Axonal transport also play important role in spread of some other viral diseases affecting nervous system, e.g. poliomyelitis, and herpes simplex and herpes zoster.
Chemical Agents Acting on Synaptic Transmission
Neurotransmitters jumping through synaptic cleft from presynaptic neuron to postsynaptic neuron are responsible for conduction of nerve impulse through chain of neurons to the destination. Chemical agents acting on autonomic ganglia may interfare with neurotransmission is either of two ways. Some agents like procaine, simply inhibit release of Acetylcholine (neurotransmitter) from presynaptic neuron. The other group, like nicotine, hexamethonium do not give chance to Acetylcholine to act on postsynaptic membrane, because these drugs occupy the receptor site of postsynaptic membrane. Some drugs which can cross the blood brain barrier, like atropine, scopolamine, are able to act on synapses of central nervous system. In myasthenia gravis there is a profuse deficiency of synaptic transmission due to absence of Acetylcholine in synaptic cleft.
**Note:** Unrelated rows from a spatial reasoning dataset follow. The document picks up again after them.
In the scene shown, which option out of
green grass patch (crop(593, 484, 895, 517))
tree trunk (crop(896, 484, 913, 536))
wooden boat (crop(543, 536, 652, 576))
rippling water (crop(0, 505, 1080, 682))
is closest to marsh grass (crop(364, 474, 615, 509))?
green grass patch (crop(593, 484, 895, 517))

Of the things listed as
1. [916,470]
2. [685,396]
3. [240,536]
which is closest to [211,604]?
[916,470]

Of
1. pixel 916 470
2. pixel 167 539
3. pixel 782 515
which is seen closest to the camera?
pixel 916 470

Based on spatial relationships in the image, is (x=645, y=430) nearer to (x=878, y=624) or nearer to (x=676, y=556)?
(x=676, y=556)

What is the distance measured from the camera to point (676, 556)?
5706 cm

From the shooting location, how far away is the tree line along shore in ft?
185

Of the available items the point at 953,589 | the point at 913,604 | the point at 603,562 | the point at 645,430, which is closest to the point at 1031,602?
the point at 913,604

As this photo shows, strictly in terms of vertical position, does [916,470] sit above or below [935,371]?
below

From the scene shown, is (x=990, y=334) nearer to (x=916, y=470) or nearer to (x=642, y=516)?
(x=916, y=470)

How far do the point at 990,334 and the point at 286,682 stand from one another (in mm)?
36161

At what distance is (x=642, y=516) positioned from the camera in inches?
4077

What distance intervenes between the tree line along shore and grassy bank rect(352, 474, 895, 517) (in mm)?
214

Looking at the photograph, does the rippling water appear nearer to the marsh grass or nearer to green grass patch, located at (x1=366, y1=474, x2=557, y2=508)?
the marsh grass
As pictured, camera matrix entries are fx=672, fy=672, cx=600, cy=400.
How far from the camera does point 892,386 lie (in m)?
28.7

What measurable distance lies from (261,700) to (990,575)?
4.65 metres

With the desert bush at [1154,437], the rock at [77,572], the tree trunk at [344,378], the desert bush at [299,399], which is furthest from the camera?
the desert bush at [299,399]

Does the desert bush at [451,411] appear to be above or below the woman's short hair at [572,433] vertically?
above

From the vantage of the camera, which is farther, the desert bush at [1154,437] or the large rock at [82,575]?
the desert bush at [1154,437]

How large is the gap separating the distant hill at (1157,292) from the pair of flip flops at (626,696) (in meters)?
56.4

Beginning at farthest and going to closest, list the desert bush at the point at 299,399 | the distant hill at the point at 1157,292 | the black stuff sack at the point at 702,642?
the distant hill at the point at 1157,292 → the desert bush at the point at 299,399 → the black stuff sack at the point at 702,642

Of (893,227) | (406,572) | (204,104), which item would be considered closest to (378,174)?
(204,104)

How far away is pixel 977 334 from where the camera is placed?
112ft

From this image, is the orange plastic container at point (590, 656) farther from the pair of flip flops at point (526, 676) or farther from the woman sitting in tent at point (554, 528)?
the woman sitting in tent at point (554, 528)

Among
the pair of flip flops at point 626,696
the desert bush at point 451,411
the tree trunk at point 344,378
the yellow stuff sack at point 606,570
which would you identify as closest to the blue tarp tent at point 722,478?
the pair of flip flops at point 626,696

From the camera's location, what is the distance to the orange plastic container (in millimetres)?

Caffeine present in tea or coffee act as neuromodulator which enhance the activity of neurotransmitters stimulating central nervous system.
Multiple Sclerosis – A Disease Causing Demyelination
Multiple sclerosis is a degenerative disease of central nervous system. Exact cause of the disease is not known. Probable cause is the imbalance between some viral infection and immune response of the individual. Young adults between the age of 20–40 years are most commonly affected. Fibers of optic nerve, spinal cord and cerebellum are affected usually. The myelin sheath of nerve fibers are degenerated during active phase of the disease. The myelins are scavenged by microglia with subsequent formation of replacement gliosis. The disease is sometimes typically characterized by exacerbations and remissions.